American actress and playwright

Charlotte Mary Sanford Barnes (c. 1818 – April 14, 1863) was an American actress and playwright, perhaps best known for her play Octavia Bragaldi, or, The Confession (1837). Aside from Anna Cora Mowatt Ritchie, she is considered the most successful female dramatist of early American theatre.

==Early life==
Barnes was born in Massachusetts, the daughter of actors John Barnes (1761–1841), a popular comedian, and Mary Greenhill Barnes (1780?-1864), a distinguished tragic actress. She made her stage debut at the age of three on March 22, 1822 alongside her mother when they both appeared as mother and daughter characters in The Castle Spectre by Matthew Lewis.

==Career==
At age sixteen, in the role of Angela in The Castle Spectre, Barnes made both her official debut, at the Tremont Theatre, Boston, and later her New York stage debut, on March 29, 1834. Her career as an actress received some acclaim, but some unfavorable comparisons with her distinguished mother.

===Playwright===
Barnes was much more successful as a playwright than as an actress. Her first play was a stage adaptation of the novel The Last Days of Pompeii by Edward Bulwer-Lytton. It was well received at the prestigious Camp Theatre in New Orleans, Louisiana, where she had been performing with her parents. She also adapted the Joseph Holt Ingraham novel Lafitte, The Pirate of the Gulf, about the French Gulf of Mexico pirate Jean Lafitte who helped win the Battle of New Orleans. It premiered at the Camp in the spring of 1837 and proved to be quite popular, especially in the south, and was being performed as late as 1850.
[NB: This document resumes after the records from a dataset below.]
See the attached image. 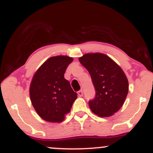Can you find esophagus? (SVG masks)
<instances>
[{
	"mask_svg": "<svg viewBox=\"0 0 153 153\" xmlns=\"http://www.w3.org/2000/svg\"><path fill=\"white\" fill-rule=\"evenodd\" d=\"M78 95L79 96H82V91L80 90L79 91H78Z\"/></svg>",
	"mask_w": 153,
	"mask_h": 153,
	"instance_id": "obj_1",
	"label": "esophagus"
}]
</instances>
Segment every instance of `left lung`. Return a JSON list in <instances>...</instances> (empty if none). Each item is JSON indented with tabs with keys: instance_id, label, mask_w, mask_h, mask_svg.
<instances>
[{
	"instance_id": "obj_1",
	"label": "left lung",
	"mask_w": 153,
	"mask_h": 153,
	"mask_svg": "<svg viewBox=\"0 0 153 153\" xmlns=\"http://www.w3.org/2000/svg\"><path fill=\"white\" fill-rule=\"evenodd\" d=\"M79 61L90 73L96 96L89 101L93 113L100 117L114 114L124 104L129 83L124 71L113 59L102 53H88Z\"/></svg>"
}]
</instances>
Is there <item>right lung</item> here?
Here are the masks:
<instances>
[{"instance_id": "1", "label": "right lung", "mask_w": 153, "mask_h": 153, "mask_svg": "<svg viewBox=\"0 0 153 153\" xmlns=\"http://www.w3.org/2000/svg\"><path fill=\"white\" fill-rule=\"evenodd\" d=\"M73 60L68 56L50 57L33 77L29 88L31 103L38 115L47 122H62L77 99V94L64 78Z\"/></svg>"}]
</instances>
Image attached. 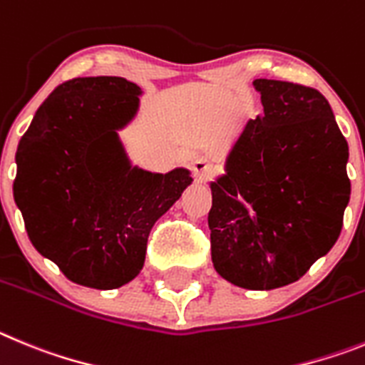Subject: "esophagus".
<instances>
[{
  "instance_id": "obj_1",
  "label": "esophagus",
  "mask_w": 365,
  "mask_h": 365,
  "mask_svg": "<svg viewBox=\"0 0 365 365\" xmlns=\"http://www.w3.org/2000/svg\"><path fill=\"white\" fill-rule=\"evenodd\" d=\"M192 170H195V176L200 182H205L215 173V165H212V162L209 158H198L192 163Z\"/></svg>"
}]
</instances>
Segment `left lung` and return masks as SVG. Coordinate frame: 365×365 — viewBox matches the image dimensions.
Segmentation results:
<instances>
[{
    "mask_svg": "<svg viewBox=\"0 0 365 365\" xmlns=\"http://www.w3.org/2000/svg\"><path fill=\"white\" fill-rule=\"evenodd\" d=\"M264 116L249 120L211 183L216 271L245 289L284 287L340 236L351 182L349 149L317 88L255 80Z\"/></svg>",
    "mask_w": 365,
    "mask_h": 365,
    "instance_id": "obj_1",
    "label": "left lung"
}]
</instances>
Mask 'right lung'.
Wrapping results in <instances>:
<instances>
[{
  "label": "right lung",
  "instance_id": "obj_1",
  "mask_svg": "<svg viewBox=\"0 0 365 365\" xmlns=\"http://www.w3.org/2000/svg\"><path fill=\"white\" fill-rule=\"evenodd\" d=\"M140 93L118 76L68 80L39 105L19 140L14 200L29 238L85 287L133 280L154 222L192 182L185 169H130L116 129L136 114Z\"/></svg>",
  "mask_w": 365,
  "mask_h": 365
}]
</instances>
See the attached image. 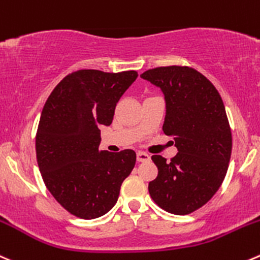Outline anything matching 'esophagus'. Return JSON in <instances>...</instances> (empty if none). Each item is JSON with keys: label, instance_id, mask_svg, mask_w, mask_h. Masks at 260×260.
Masks as SVG:
<instances>
[{"label": "esophagus", "instance_id": "esophagus-1", "mask_svg": "<svg viewBox=\"0 0 260 260\" xmlns=\"http://www.w3.org/2000/svg\"><path fill=\"white\" fill-rule=\"evenodd\" d=\"M137 161L138 162H146V161H150V155H147L146 152H142V151H138Z\"/></svg>", "mask_w": 260, "mask_h": 260}]
</instances>
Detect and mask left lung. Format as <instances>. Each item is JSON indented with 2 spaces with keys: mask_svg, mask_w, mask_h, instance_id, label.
Returning <instances> with one entry per match:
<instances>
[{
  "mask_svg": "<svg viewBox=\"0 0 260 260\" xmlns=\"http://www.w3.org/2000/svg\"><path fill=\"white\" fill-rule=\"evenodd\" d=\"M141 77L162 91V131L178 148L170 162L151 157L158 174L148 191L166 212L189 215L215 196L228 173L233 138L225 105L212 82L190 67H157Z\"/></svg>",
  "mask_w": 260,
  "mask_h": 260,
  "instance_id": "1",
  "label": "left lung"
}]
</instances>
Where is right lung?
<instances>
[{"mask_svg": "<svg viewBox=\"0 0 260 260\" xmlns=\"http://www.w3.org/2000/svg\"><path fill=\"white\" fill-rule=\"evenodd\" d=\"M137 76L80 70L45 102L35 138L38 165L50 194L76 217L92 220L109 212L135 168L133 150H99V128L112 124L118 100Z\"/></svg>", "mask_w": 260, "mask_h": 260, "instance_id": "add662e5", "label": "right lung"}]
</instances>
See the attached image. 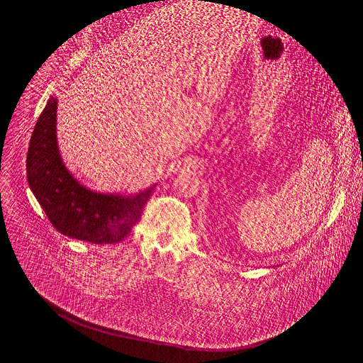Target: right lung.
Masks as SVG:
<instances>
[{
  "label": "right lung",
  "mask_w": 363,
  "mask_h": 363,
  "mask_svg": "<svg viewBox=\"0 0 363 363\" xmlns=\"http://www.w3.org/2000/svg\"><path fill=\"white\" fill-rule=\"evenodd\" d=\"M57 100L50 97L32 131L28 183L50 223L62 235L91 244H116L140 220L155 186L135 196L87 191L63 165L56 140Z\"/></svg>",
  "instance_id": "add662e5"
}]
</instances>
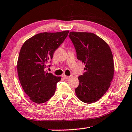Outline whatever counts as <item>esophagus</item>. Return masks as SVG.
<instances>
[{"mask_svg": "<svg viewBox=\"0 0 132 132\" xmlns=\"http://www.w3.org/2000/svg\"><path fill=\"white\" fill-rule=\"evenodd\" d=\"M62 77L64 79H68L69 78H70V76H66V75H63Z\"/></svg>", "mask_w": 132, "mask_h": 132, "instance_id": "1", "label": "esophagus"}]
</instances>
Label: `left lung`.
<instances>
[{
	"label": "left lung",
	"instance_id": "obj_1",
	"mask_svg": "<svg viewBox=\"0 0 132 132\" xmlns=\"http://www.w3.org/2000/svg\"><path fill=\"white\" fill-rule=\"evenodd\" d=\"M69 36L76 51L77 59L84 63L86 72L78 77L77 97L86 103L99 100L109 88L114 75L111 49L104 40L93 33L71 32Z\"/></svg>",
	"mask_w": 132,
	"mask_h": 132
}]
</instances>
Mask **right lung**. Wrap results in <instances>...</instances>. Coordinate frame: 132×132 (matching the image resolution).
<instances>
[{"mask_svg":"<svg viewBox=\"0 0 132 132\" xmlns=\"http://www.w3.org/2000/svg\"><path fill=\"white\" fill-rule=\"evenodd\" d=\"M69 32L39 33L27 40L21 47L17 63L19 79L29 99L35 103H45L55 92L61 77L48 73L45 69Z\"/></svg>","mask_w":132,"mask_h":132,"instance_id":"add662e5","label":"right lung"}]
</instances>
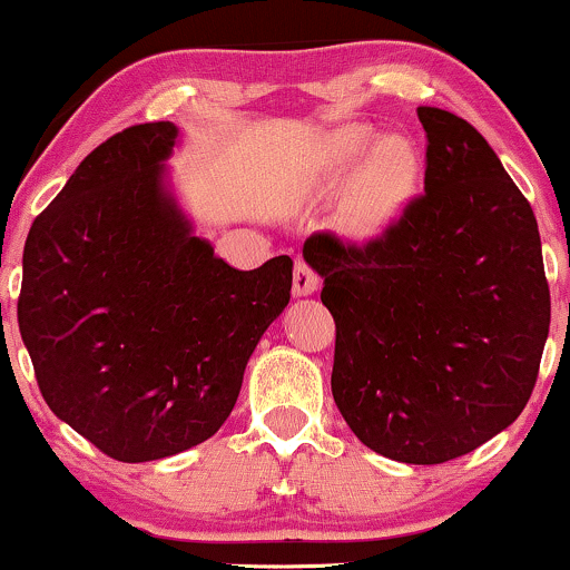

Barnes' first original play was the blank verse drama Octavia Bragaldi, or, The Confession, which took the Beauchamp–Sharp Tragedy (the 1825 murder of Kentucky legislator Solomon P. Sharp by Jereboam O. Beauchamp) and set it in 15th century Milan, a popular trope of the day. It premiered at the National Theatre in New York City on November 9, 1837 with Barnes in the title role. It was a success in both the United States and England, and Barnes and her husband performed in it many times, as late as 1854.

===Later career===
In 1841, Barnes and her mother, who was now retired from the stage, went to England, where Barnes acted in a number of productions, including Octavia Bragaldi. In 1846, she married the actor Edmon S. Connor. They appeared on stage together at the Arch Street Theatre in Philadelphia, which they later managed. Barnes' next original drama was The Forest Princess; or, Two Centuries Ago, about Pocahontas, which premiered at the Arch on February 16, 1848. Other Barnes works include an adaptation of the French monodrama A Night of Expectations, Charlotte Corday, based on the play by M.M. Dumanoir and Alphonse de Lamartine's work Histoire des Girondins, and an adaptation of the short play A Captive by Matthew Lewis.

==Death and legacy==
Barnes continued writing and performing until 1863, when at age 45 she died after a sudden unidentified illness. Barnes' original works are collected in Plays, Prose and Poetry (1848), but her adaptations and translations do not survive. In an 1881 interview, her widower remarked of her, "She was a good woman and an excellent actress--kind, accomplished, good."